Que pensez-vous de la guerre en Israël ?
J’ai pris une position très claire. Je l’ai fait lors de mon dernier discours au Congrès. En effet, non seulement j’ai condamné les actes terroristes du Hamas [qui a tué 1 200 personnes dans le sud d’Israël lors d’un massacre brutal le 7 octobre], mais j’ai également exprimé ma solidarité avec Israël. Surtout, j’ai exprimé avec force mon soutien au droit légitime d’Israël à se défendre. Et je ne me suis pas arrêté là ; j’ai envoyé une proposition en ce sens au Congrès, j’ai réussi à obtenir l’accord des présidents des blocs et nous avons obtenu un consensus clair.

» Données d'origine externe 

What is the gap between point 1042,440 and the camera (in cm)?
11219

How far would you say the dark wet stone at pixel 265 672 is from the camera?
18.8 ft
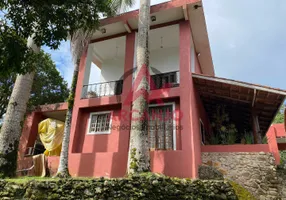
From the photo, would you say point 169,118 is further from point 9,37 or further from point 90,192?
point 9,37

Le lendemain, nous avons envoyé une proposition demandant au gouvernement d’enquêter sur le Hamas et de le classer comme groupe terroriste.
Inclure le Hamas dans la liste argentine des groupes terroristes…
Exactement. En effet, cette déclaration a été couronnée de succès car, le lendemain, le G7 a publié une déclaration similaire à celle que nous avions faite. Nous sommes fiers d’avoir évalué avec justesse la situation sur la scène internationale.
Si vous deveniez président, que feriez-vous pour tenter de libérer les Israélo-Argentins retenus prisonniers par le Hamas à Gaza ?
Il faut exiger la récupération de tous les otages israéliens, et pas seulement des Argentins. Dans la déclaration que nous avons rédigée, nous avons également utilisé un terme très spécifique appelé « trêve de bien-être », qui ne nécessite même pas un cessez-le-feu, mais qui ouvre une voie par laquelle les gens peuvent être secourus. Elle permet de libérer des personnes. Nous y travaillons.
Seriez-vous prêt à transférer l’ambassade d’Israël de Tel-Aviv à Jérusalem ?
Oui, bien sûr. Je me fiche d’être critiqué par les dirigeants du monde entier. Je crois sincèrement que c’est la bonne chose à faire.
Vous convertiriez-vous au judaïsme pendant ou après votre carrière politique ? Ce n’est pas facile.
C’est très difficile parce que je ne pourrais pas respecter tous les préceptes en raison des exigences que j’aurais en tant que président. Vous savez, si vous êtes converti, vous devez respecter tous les préceptes de la religion juive. J’étais récemment à New York et j’ai même eu le privilège de visiter le bureau de [feu] le Rabbi de Loubavitch [Menachem Mendel Schneerson]… Le fait est que j’envisagerais peut-être de me convertir une fois ma carrière politique terminée.
La dollarisation est l’un de vos principaux objectifs déclarés. Allez-vous dollariser l’ensemble de l’économie d’ici un an ?
Nous pensons que l’économie pourrait être dollarisée d’ici un an, oui.
Les critiques que vous avez reçues, le fait d’être traité de fou, de bizarre ou même de nazi – sans raison valable – vous ont-ils fait douter de vous ?
Non. Parce qu’aucune de ces critiques n’est plus dure que ma propre autocritique, puisque je vis dans un processus constant d’autocritique.
Je vous remercie. Churchill disait qu’un bon homme d’État n’est pas celui qui pense aux prochaines élections, mais aux prochaines générations.
Eh bien, nous avons présenté un plan de gouvernement qui s’étend sur 35 à 45 ans.
Souhaitons le meilleur pour le pays, quoi qu’il arrive.
Nous ne manquerons pas d’y travailler.